> DOCUMENT TEXT:
4 Stages of Financial Statements in Business

4 Stages of Financial Statements in Business

Business people always evaluate financial statements in each period. Most of these financial reports are used to evaluate their business. Well, the middle of the year is the right time for you to do an evaluation, so you can immediately arrange improvements and the next work plan, to achieve the target at the end of the year.
Here are 4 stages that you can do in evaluating business finances to make it more advanced and growing:

Company Performance Evaluation

The first thing you can do is look at the income statement. You do this by looking at the information on the income statement such as the amount of profit/loss, details of income, and the number of expenses. Then, calculate and analyze financial ratios such as profitability, efficiency, ROI (return on investment), earnings per share and others.

In addition, from the income statement you can also assess the risks of your business. Look at the profit earned every month, quarterly, six months or from year to year. Make a graph and do a simple analysis, is the profit increasing or decreasing?

If it continues to decline, immediately find out the cause. Companies or businesses that continue to experience losses, will have a greater risk of bankruptcy. So before it’s too late, find a solution quickly and accurately. So you can reduce the risk of loss and increase your income in the next period.

> WHAT THE TASK REQUIRES: Continue the article on the four stages of evaluating business financial statements, starting right after its last sentence.

> DATA FOR ANALYSIS:

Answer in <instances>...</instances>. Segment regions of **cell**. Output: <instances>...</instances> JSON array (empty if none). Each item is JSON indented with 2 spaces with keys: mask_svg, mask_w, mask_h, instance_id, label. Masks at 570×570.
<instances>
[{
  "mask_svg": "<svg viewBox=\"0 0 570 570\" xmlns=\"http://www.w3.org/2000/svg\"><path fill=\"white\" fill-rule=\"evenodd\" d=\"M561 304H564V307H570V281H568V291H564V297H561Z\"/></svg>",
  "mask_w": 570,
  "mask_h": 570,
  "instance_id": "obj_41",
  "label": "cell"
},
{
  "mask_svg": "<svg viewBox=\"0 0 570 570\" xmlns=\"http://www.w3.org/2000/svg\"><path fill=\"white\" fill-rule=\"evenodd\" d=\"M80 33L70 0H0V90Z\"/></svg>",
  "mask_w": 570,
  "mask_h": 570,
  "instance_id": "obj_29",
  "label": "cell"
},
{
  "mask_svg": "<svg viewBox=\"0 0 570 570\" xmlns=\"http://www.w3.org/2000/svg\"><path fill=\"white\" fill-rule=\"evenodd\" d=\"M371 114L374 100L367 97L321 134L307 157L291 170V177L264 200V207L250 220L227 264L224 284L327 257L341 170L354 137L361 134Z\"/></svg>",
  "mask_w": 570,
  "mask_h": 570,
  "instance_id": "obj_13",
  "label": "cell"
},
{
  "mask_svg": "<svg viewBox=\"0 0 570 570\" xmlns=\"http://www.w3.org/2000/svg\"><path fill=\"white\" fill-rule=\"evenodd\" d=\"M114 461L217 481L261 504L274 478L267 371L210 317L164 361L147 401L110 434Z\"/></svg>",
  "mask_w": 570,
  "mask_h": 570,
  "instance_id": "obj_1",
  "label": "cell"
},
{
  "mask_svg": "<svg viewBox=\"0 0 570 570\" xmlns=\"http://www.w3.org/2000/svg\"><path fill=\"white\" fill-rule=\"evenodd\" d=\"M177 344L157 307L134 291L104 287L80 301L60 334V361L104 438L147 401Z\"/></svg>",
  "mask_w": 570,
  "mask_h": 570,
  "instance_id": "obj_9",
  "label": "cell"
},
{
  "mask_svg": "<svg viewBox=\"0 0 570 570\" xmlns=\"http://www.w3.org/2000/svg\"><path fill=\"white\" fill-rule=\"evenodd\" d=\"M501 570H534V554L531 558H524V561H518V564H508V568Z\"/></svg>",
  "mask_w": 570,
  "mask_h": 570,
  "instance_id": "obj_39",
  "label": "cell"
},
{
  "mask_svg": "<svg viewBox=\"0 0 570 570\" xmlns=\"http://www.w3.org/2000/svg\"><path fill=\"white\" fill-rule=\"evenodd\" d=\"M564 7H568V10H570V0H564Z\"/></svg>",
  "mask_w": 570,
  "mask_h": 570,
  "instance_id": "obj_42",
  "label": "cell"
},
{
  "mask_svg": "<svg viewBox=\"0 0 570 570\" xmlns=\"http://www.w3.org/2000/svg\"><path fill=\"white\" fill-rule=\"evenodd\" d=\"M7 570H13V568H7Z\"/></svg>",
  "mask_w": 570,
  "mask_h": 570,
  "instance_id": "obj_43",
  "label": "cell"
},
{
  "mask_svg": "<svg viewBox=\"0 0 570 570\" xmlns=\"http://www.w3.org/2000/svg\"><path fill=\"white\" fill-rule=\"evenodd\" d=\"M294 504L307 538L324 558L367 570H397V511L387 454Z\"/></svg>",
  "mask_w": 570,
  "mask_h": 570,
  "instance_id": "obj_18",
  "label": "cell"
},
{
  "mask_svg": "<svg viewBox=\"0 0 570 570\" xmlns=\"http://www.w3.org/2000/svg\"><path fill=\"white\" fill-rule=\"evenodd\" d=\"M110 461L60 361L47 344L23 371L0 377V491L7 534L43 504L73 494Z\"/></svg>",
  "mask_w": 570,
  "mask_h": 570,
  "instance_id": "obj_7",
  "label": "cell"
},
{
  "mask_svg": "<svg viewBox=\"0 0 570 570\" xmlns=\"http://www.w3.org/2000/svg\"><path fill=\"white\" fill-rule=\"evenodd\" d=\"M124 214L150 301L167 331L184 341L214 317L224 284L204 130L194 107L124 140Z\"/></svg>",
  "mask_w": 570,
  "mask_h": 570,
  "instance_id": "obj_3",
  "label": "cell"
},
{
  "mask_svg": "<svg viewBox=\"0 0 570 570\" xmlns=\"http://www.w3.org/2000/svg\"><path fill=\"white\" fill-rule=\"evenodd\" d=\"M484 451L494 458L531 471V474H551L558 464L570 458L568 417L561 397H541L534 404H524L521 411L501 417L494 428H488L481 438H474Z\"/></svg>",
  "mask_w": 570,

> RESPONSE AREA:
Monitor Changes in Capital

The second thing you do is look at the report on changes in capital that is made, which is a financial report that provides information about changes in capital resulting from the company’s operational activities in a period. The statement of changes in capital here is closely related to the financial statements of income. If your company earns a profit then the company’s capital will increase, otherwise if the company suffers a loss then the company’s capital will also decrease.

Several components in the statement of changes in capital consist of initial capital, additional investment and the resulting profit/loss, and prive. So it can be said to assess it is quite easy. What you need to do is monitor it regularly so that you can find out the actual condition of capital and changes in working capital that occur from period to period. In addition, you can also find out the funds generated during an accounting period through the capital change report.

Know Flexibility, Liquidity and Solvency

The third thing you do is look at the balance sheet financial statements in conducting business evaluations through financial statements. This balance report consists of assets, liabilities, and capital so that it can show the company’s financial position in a certain period, as well as analyze the flexibility, liquidity, and solvency of the company.

Future Cash Prediction

The fourth thing you do is look at the cash flow financial statements. Cash flow financial statements are reports that provide information about cash receipts and disbursements in the company during a period, so that you can predict the company’s cash in the future. You do this by checking the relationship between items, such as sales posts and net cash flow from operational activities, or other methods, such as checking net cash flow from operational activities and the increase or decrease in cash. So you can then make better predictions for the amount, timing, and uncertainty of future cash flows.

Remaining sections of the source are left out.